(Data listing)
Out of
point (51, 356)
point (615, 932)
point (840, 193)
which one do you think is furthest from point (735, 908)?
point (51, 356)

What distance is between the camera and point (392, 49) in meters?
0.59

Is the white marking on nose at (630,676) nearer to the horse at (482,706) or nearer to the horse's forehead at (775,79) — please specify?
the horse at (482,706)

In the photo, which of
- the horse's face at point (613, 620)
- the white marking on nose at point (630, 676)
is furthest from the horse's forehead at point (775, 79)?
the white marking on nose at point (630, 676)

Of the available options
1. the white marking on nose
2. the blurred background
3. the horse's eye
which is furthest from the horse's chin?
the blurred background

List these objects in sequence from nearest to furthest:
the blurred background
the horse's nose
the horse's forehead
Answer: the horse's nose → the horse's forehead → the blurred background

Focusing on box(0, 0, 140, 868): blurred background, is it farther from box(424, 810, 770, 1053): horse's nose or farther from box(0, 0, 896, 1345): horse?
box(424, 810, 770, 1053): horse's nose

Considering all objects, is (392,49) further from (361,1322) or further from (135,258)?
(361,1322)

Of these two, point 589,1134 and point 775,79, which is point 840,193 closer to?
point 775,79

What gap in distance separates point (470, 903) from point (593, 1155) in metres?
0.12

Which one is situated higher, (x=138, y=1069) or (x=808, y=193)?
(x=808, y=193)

> [EXERCISE GOAL]: Recast the data above as a Markdown table with the columns "No." and "Line," giving each non-blank line its own row in order.

> [REPLY TO THE TASK]:
| No. | Line |
|---|---|
| 1 | Out of |
| 2 | point (51, 356) |
| 3 | point (615, 932) |
| 4 | point (840, 193) |
| 5 | which one do you think is furthest from point (735, 908)? |
| 6 | point (51, 356) |
| 7 | What distance is between the camera and point (392, 49) in meters? |
| 8 | 0.59 |
| 9 | Is the white marking on nose at (630,676) nearer to the horse at (482,706) or nearer to the horse's forehead at (775,79) — please specify? |
| 10 | the horse at (482,706) |
| 11 | In the photo, which of |
| 12 | - the horse's face at point (613, 620) |
| 13 | - the white marking on nose at point (630, 676) |
| 14 | is furthest from the horse's forehead at point (775, 79)? |
| 15 | the white marking on nose at point (630, 676) |
| 16 | Of the available options |
| 17 | 1. the white marking on nose |
| 18 | 2. the blurred background |
| 19 | 3. the horse's eye |
| 20 | which is furthest from the horse's chin? |
| 21 | the blurred background |
| 22 | List these objects in sequence from nearest to furthest: |
| 23 | the blurred background |
| 24 | the horse's nose |
| 25 | the horse's forehead |
| 26 | Answer: the horse's nose → the horse's forehead → the blurred background |
| 27 | Focusing on box(0, 0, 140, 868): blurred background, is it farther from box(424, 810, 770, 1053): horse's nose or farther from box(0, 0, 896, 1345): horse? |
| 28 | box(424, 810, 770, 1053): horse's nose |
| 29 | Considering all objects, is (392,49) further from (361,1322) or further from (135,258)? |
| 30 | (361,1322) |
| 31 | Of these two, point 589,1134 and point 775,79, which is point 840,193 closer to? |
| 32 | point 775,79 |
| 33 | What gap in distance separates point (470, 903) from point (593, 1155) in metres? |
| 34 | 0.12 |
| 35 | Which one is situated higher, (x=138, y=1069) or (x=808, y=193)? |
| 36 | (x=808, y=193) |